* [Task statement]
Repeat each entry below exactly as it stands.

* [Listed records]
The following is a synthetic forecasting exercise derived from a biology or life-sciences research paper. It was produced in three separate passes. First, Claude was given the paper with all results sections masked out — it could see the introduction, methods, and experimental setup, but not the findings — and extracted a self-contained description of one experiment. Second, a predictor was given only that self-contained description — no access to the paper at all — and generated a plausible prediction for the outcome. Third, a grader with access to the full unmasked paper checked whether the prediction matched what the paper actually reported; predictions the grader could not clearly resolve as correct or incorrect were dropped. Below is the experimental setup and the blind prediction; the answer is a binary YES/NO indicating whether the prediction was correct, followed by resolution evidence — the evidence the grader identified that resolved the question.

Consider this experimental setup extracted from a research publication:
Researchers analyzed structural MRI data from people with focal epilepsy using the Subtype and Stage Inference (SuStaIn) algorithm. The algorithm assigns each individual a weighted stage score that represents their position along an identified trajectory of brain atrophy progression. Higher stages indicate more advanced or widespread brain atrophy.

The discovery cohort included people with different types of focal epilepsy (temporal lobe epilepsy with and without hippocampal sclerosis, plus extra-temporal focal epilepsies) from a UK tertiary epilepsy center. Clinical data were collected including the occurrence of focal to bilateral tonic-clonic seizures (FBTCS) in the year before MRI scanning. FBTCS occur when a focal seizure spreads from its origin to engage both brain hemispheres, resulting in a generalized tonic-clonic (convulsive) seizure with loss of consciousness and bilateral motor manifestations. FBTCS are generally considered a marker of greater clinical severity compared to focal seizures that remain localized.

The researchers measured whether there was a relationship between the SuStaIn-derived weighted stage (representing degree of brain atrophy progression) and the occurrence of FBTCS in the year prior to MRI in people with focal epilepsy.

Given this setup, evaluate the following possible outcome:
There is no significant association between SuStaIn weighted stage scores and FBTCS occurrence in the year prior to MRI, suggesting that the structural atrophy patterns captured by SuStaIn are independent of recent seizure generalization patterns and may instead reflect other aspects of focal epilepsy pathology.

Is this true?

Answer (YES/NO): YES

* [Written solution]
The following is a synthetic forecasting exercise derived from a biology or life-sciences research paper. It was produced in three separate passes. First, Claude was given the paper with all results sections masked out — it could see the introduction, methods, and experimental setup, but not the findings — and extracted a self-contained description of one experiment. Second, a predictor was given only that self-contained description — no access to the paper at all — and generated a plausible prediction for the outcome. Third, a grader with access to the full unmasked paper checked whether the prediction matched what the paper actually reported; predictions the grader could not clearly resolve as correct or incorrect were dropped. Below is the experimental setup and the blind prediction; the answer is a binary YES/NO indicating whether the prediction was correct, followed by resolution evidence — the evidence the grader identified that resolved the question.

Consider this experimental setup extracted from a research publication:
Researchers analyzed structural MRI data from people with focal epilepsy using the Subtype and Stage Inference (SuStaIn) algorithm. The algorithm assigns each individual a weighted stage score that represents their position along an identified trajectory of brain atrophy progression. Higher stages indicate more advanced or widespread brain atrophy.

The discovery cohort included people with different types of focal epilepsy (temporal lobe epilepsy with and without hippocampal sclerosis, plus extra-temporal focal epilepsies) from a UK tertiary epilepsy center. Clinical data were collected including the occurrence of focal to bilateral tonic-clonic seizures (FBTCS) in the year before MRI scanning. FBTCS occur when a focal seizure spreads from its origin to engage both brain hemispheres, resulting in a generalized tonic-clonic (convulsive) seizure with loss of consciousness and bilateral motor manifestations. FBTCS are generally considered a marker of greater clinical severity compared to focal seizures that remain localized.

The researchers measured whether there was a relationship between the SuStaIn-derived weighted stage (representing degree of brain atrophy progression) and the occurrence of FBTCS in the year prior to MRI in people with focal epilepsy.

Given this setup, evaluate the following possible outcome:
There is no significant association between SuStaIn weighted stage scores and FBTCS occurrence in the year prior to MRI, suggesting that the structural atrophy patterns captured by SuStaIn are independent of recent seizure generalization patterns and may instead reflect other aspects of focal epilepsy pathology.

Is this true?

Answer (YES/NO): YES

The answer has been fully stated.